Entonces volvió a oírse el agudo y claro toque de trompetas, como una lejana señal de alarma, y el hombre se detuvo un momento, cerró la boca de golpe, apagó su grito, Y en ese mismo instante Lope cargó contra él, empujó la espada hacia delante, sin mirar, sintió en las manos que su acero había golpeado contra algo, y vio que el hombre perdía el yelmo y retrocedía tambaleándose. Entonces Lope golpeó con todas sus fuerzas, golpeó gritando con los ojos cerrados y volvió a acertar, sin saber dónde había acertado. Una ráfaga de aire caliente le azotó la cara. Abrió los ojos y vio que el hombre seguía de pie, tambaleante, los brazos a medio levantar, el rostro extrañamente perdido en una expresión de asombro y dolor. Vio la infinita lentitud con que el hombre caía de rodillas e inclinaba el torso hacia delante, hasta que su cabeza dio contra el suelo. Vio, espantado y perplejo, que el cráneo se abría en dos y dejaba salir una masa sanguinolenta, que rodó hasta sus pies. Lope abrió la boca y tomó grandes bocanadas de aire, como si se estuviera ahogando. Se dio la vuelta, pero no desapareció de sus ojos la imagen de esa masa rojiza, similar a una esponja empapada en sangre. Una sensación de náuseas le subió por la garganta, agarrotándole el cuerpo y haciéndole vomitar con dolorosas convulsiones todo lo que tenía en el estómago. Se sentía como si las entrañas se le hubieran salido por la boca.

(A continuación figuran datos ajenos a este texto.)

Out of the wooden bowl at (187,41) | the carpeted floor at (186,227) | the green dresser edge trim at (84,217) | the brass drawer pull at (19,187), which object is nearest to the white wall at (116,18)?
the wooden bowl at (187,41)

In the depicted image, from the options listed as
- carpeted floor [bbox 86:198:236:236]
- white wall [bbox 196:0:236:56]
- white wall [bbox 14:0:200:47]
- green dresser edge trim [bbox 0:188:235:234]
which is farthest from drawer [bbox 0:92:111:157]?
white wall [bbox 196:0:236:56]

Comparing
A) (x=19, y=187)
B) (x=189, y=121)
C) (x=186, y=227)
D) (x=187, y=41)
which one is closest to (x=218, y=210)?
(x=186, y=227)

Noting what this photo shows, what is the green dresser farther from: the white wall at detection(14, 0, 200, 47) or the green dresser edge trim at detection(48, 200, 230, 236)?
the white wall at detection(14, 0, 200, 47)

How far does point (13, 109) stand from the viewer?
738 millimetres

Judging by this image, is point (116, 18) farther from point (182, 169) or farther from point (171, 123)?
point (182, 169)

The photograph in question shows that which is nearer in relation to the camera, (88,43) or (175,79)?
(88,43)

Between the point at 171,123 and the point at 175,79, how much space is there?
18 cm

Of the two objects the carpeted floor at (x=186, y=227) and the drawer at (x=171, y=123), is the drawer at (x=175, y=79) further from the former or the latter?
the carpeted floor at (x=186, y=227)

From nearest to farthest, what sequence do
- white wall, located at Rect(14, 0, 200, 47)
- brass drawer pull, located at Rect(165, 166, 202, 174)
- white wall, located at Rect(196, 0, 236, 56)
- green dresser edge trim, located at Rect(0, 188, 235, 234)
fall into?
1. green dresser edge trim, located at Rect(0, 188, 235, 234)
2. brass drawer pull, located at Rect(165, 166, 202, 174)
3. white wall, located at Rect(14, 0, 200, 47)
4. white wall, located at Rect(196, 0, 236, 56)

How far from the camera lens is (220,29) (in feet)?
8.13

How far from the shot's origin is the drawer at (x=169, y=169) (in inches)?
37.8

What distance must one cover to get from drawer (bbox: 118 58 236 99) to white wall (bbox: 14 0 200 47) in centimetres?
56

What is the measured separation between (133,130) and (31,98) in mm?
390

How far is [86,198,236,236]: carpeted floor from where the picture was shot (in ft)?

Poco después oyó ruido de cascos y, a través del humo y el fuego y del aire caliente y trémulo, vio acercarse a un jinete. Ya no tenía fuerzas para huir. Si hubiera sido un moro, Lope se habría dejado matar sin defenderse. Pero no era un moro, sino un normando. Y cuando estuvo cerca, Lope lo reconoció: era uno de los dos que habían participado en el ataque al foso de la ciudad.

—¿Qué ha pasado, chico? —gritó el normando, deteniéndose junto a él y empujando con la lanza el cadáver del moro, hasta dejarlo boca arriba—. ¿Lo has matado tú?

Lope no contestó.

El normando desmontó de un salto, levantó el yelmo y la espada del moro muerto y se puso a desabrocharle las correas de la coraza.

—Bien hecho, muchacho —dijo—. Muy bien hecho.

Lope observó en silencio cómo el normando desvestía al muerto: primero la coraza, luego las botas y los pantalones, hasta dejar el cadáver completamente desnudo. De pronto sintió que estaba temblando. Se sintió avergonzado e intentó reprimir el temblor. Pero no lo consiguió.